Article et rapports publiés sur le site de la Cour des comptes le 10 février 2022
Consacrée à des maladies longtemps considérées comme étant traitées par la réponse antibiotique et vaccinale, ou cantonnées aux pays en voie de développement, la recherche en infectiologie est revenue au centre des préoccupations. Dans le présent rapport, la Cour des comptes s’intéresse aux moyens accordés à la recherche en infectiologie, ainsi qu’à son pilotage et à sa coordination.
Si la crise sanitaire du SARS-CoV-2 a rappelé que les maladies infectieuses émergentes constituent une menace universelle, elle a également mis en lumière le manque de préparation, d’anticipation et de priorité accordées par la France à la lutte contre ces maladies.
Alors que la recherche française avait réussi à démontrer son succès s’agissant de la lutte contre le sida, notamment en termes de coordination et de financement, le reste de la recherche en infectiologie n’a pas bénéficié des mêmes structurations, malgré les signaux d’alerte précoces constitués par des épisodes épidémiques récurrents au niveau mondial (tels que H1N1 et Ebola).
Afin que la recherche sur les maladies infectieuses puisse être, à terme, érigée en priorité nationale, la Cour formule cinq recommandations.
Une recherche en infectiologie réputée, mais une priorité insuffisante accordée aux maladies infectieuses émergentes et réémergentes
Dans les classements internationaux, la recherche française en infectiologie se situe à un niveau très honorable. Cependant, et malgré la récurrence des épisodes épidémiques depuis vingt ans, aucun mouvement de structuration dans le domaine des maladies infectieuses n’a été enclenché. De fait, la recherche en infectiologie n’a pas été en mesure de produire rapidement un vaccin ou une prophylaxie médicamenteuse contre la Covid 19.
Par ailleurs, les financements globaux accordés à cette recherche ne font l’objet d’aucun suivi spécifique de la part des ministères chargés de la recherche et de la santé. Si l’on observe une légère progression dans ce domaine – de l’ordre de 14 % entre 2015 et 2020 -, ces ressources n’ont pas fait l’objet d’une priorité marquée.
Des fragilités en matière de pilotage et d’attractivité du métier de chercheur
À l’instar du reste de la recherche biomédicale, la recherche en infectiologie souffre d’une insuffisance de pilotage des nombreux acteurs impliqués. La pluralité des organismes de recherche, qui disposent chacun de leurs propres systèmes d’information et règles de gestion, rend plus complexe la coordination des unités de recherche. Cette complexité, nourrie également par la part croissante prise par les appels à projets, pèse directement sur le travail des chercheurs.
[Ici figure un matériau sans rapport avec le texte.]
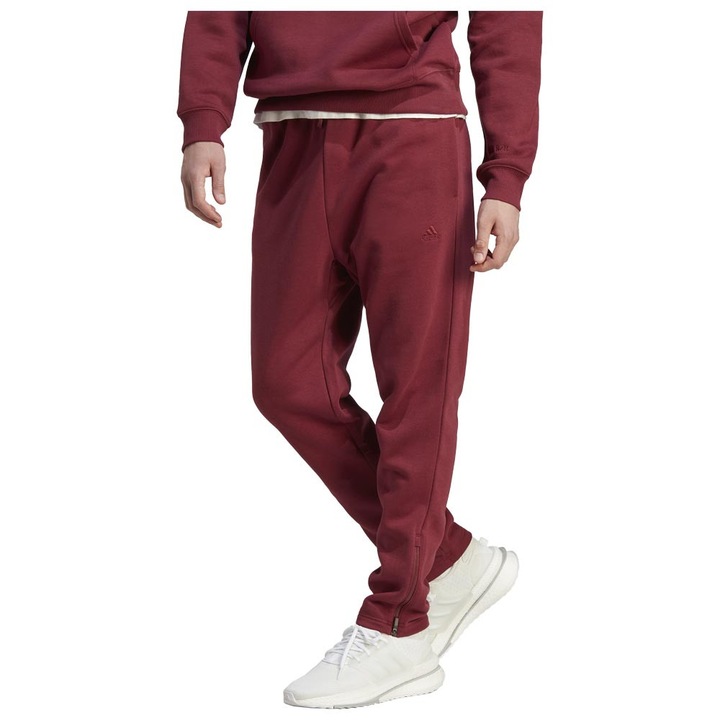 Pantaloni sport barbati, adidas Performance, rosu, material respirabil, S INTL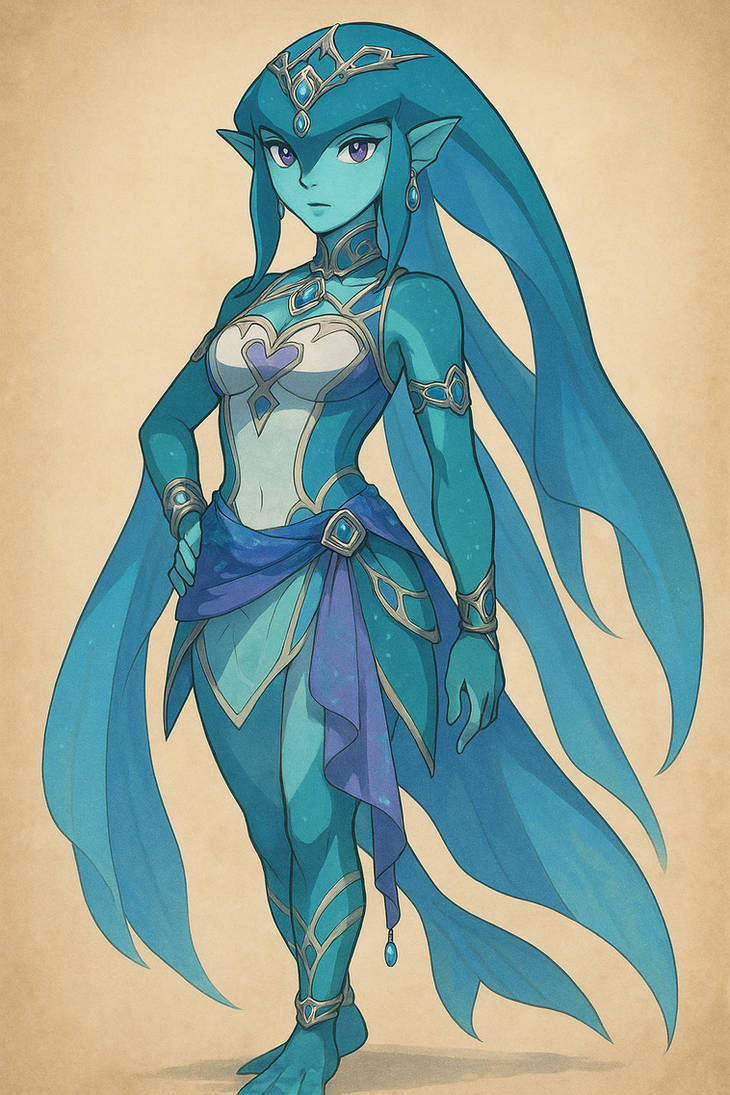 Elemental Guardian Princess Ruto Princess Ruto redesigned by NeoduelGX on DeviantArt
Ces derniers consacrent alors un temps réduit à leurs travaux de recherche, ce qui, conjugué à des rémunérations d’un niveau inférieur aux standards des pays comparables, réduit l’attractivité des laboratoires français.
Si la réaction de la recherche française en infectiologie au moment de la crise sanitaire a été rapide, l’absence de pilotage stratégique a conduit à une dispersion des financements et des essais cliniques, au détriment des projets les plus prometteurs – comme l’avait souligné la Cour dans l’audit flash de juillet 2021 consacré au financement de la recherche publique dans la lutte contre la pandémie.
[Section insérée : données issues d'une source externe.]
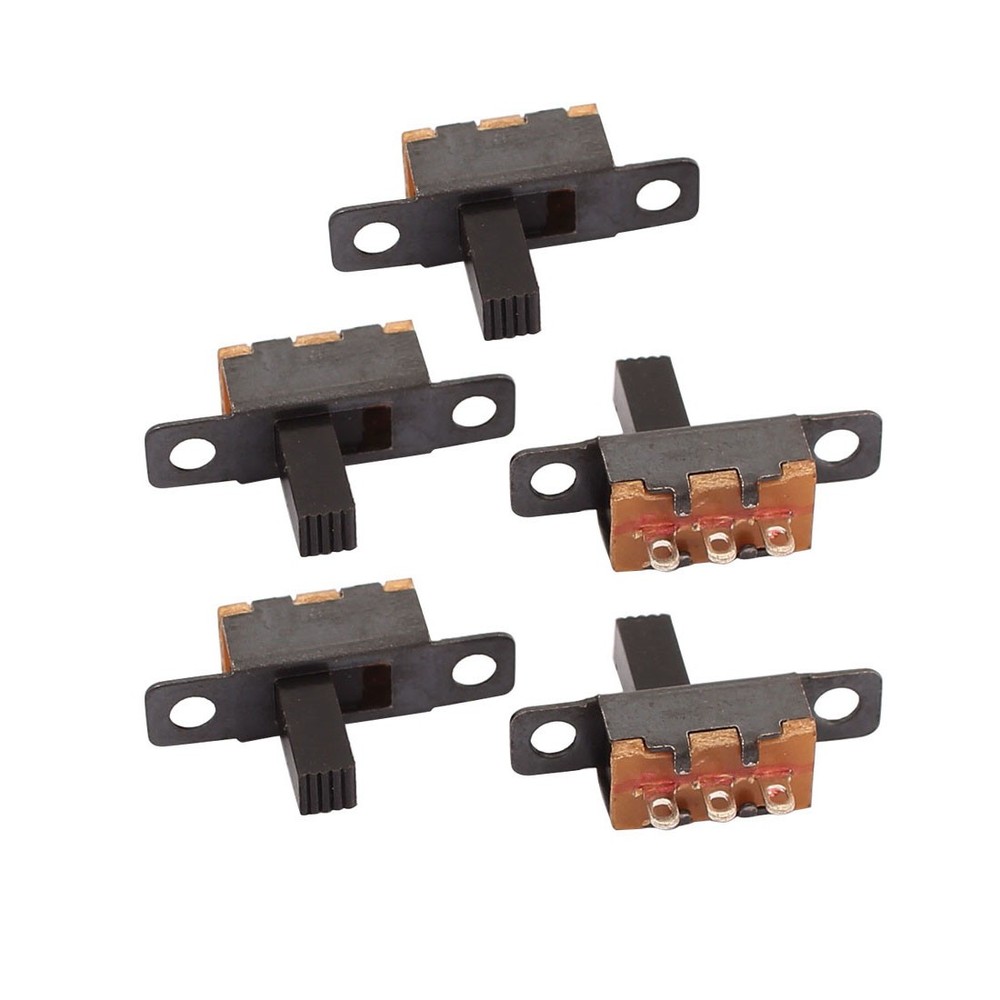 5 Pcs 2 Position 3P SPDT Toggle Slide Switch for DIY Making Model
Un passage entre recherche et innovation freiné par le manque de coordination des acteurs et l’absence de maturité de l’écosystème public-privé
Le continuum entre la recherche fondamentale, la recherche clinique et l’innovation reste encore insuffisamment développé. Les liens entre recherche publique et industrie doivent s’améliorer. Surtout, le passage de la recherche vers l’innovation thérapeutique rencontre une difficulté spécifique au secteur de l’infectiologie : les maladies infectieuses, concentrées dans les pays à faible revenu, souffrent en effet d’un désintérêt de la part des industriels, faute de modèle économique rentable. Par ailleurs, la recherche de rupture devrait être favorisée.
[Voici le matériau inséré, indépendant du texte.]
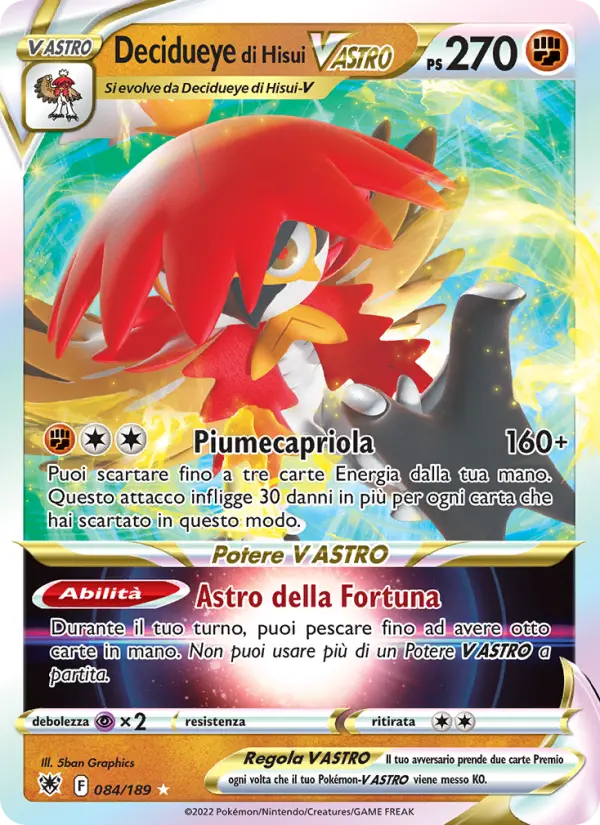 Decidueye di Hisui V ASTRO #084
Renforcer le pilotage, les moyens et la coordination de la recherche sur les maladies infectieuses
La Cour considère que l’extension du champ de compétence, opérée en janvier 2021, de l’ANRS (Agence nationale de recherches sur le sida et les hépatites virales) aux maladies infectieuses émergentes (ANRS-MIE) constitue une première réponse au manque de coordination du financement et des projets au cours de la crise sanitaire.
Cependant, cette extension doit aller de pair avec l’octroi, le fléchage et la traçabilité d’une allocation financière pérenne et constante pour l’exercice de cette mission élargie et, à terme, avec l’attribution du rôle de chef de file de la recherche en infectiologie à cette structure.
Enfin, le rôle de la future agence de l’innovation en santé apparait primordial pour inciter à l’investissement public comme privé dans la recherche sur les maladies infectieuses émergentes.